WHAT DREW YOU TO UNCOVER THESE QUESTIONS?
I started out life driving around and mapping in the Pacific Northwest. I really enjoyed that — just being out there and being in touch with the materials, whether they're literally garbage fill in the bay or Paleozoic rocks up in the foothills. My Ph.D. explored a fossil subduction zone system in the Alps that existed prior to the continental collision between Europe and Africa. That was my window into deeper Earth processes.
That was quite an integrative and humbling experience. Scientists have to be humble and open and thankful to new information that changes your ideas and refines your hypotheses. Some people fight over ideas or data and are seemingly impervious to new ideas — they think, “Oh, we've found everything and don't need to look.” That's the antithesis to progress.

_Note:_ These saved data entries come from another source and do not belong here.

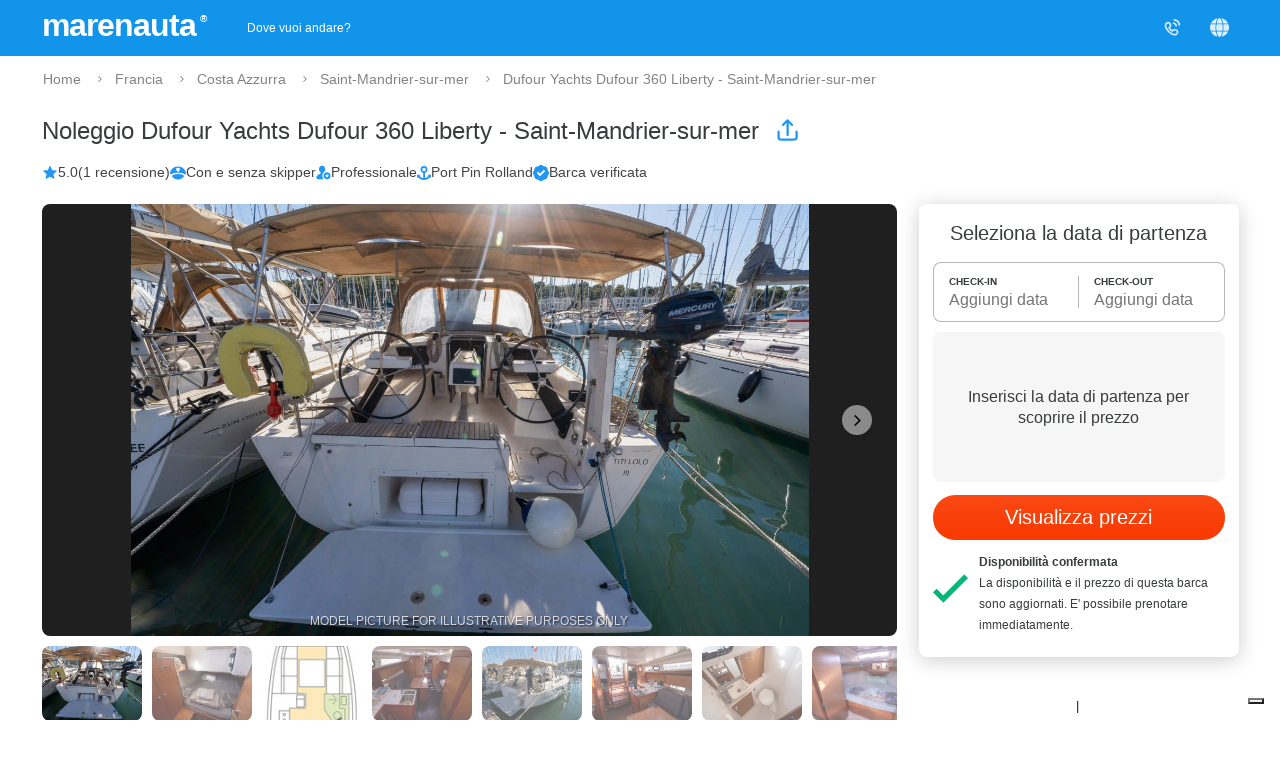

--- FILE ---
content_type: image/svg+xml
request_url: https://d2h7hm4130kene.cloudfront.net/__1530659716__/images/staron.svg
body_size: 273
content:
<svg width="16" height="16" xmlns="http://www.w3.org/2000/svg" xmlns:xlink="http://www.w3.org/1999/xlink" viewBox="0 0 512 512">
    <polygon style="fill:#FFA418;" points="184.083,182.719 0,198.525 139.637,319.512 97.783,499.47 256,404.056 278.261,208.293 256,12.53"/>
    <polygon style="fill:#FF8A1E;" points="512,198.525 327.917,182.719 256,12.53 256,404.056 414.217,499.47 372.363,319.512 "/>
</svg>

Nobody's perfect. But to see beyond the veil of our own preconceptions is to see the objective truth, as best we can find it.
Thomas Lapen is professor of geology and chair of the Department of Earth and Atmospheric Sciences at the University of Houston. His recent research exploring Martian magma, sediment provenance and the chronology of solar system materials is helping us better understand our planet.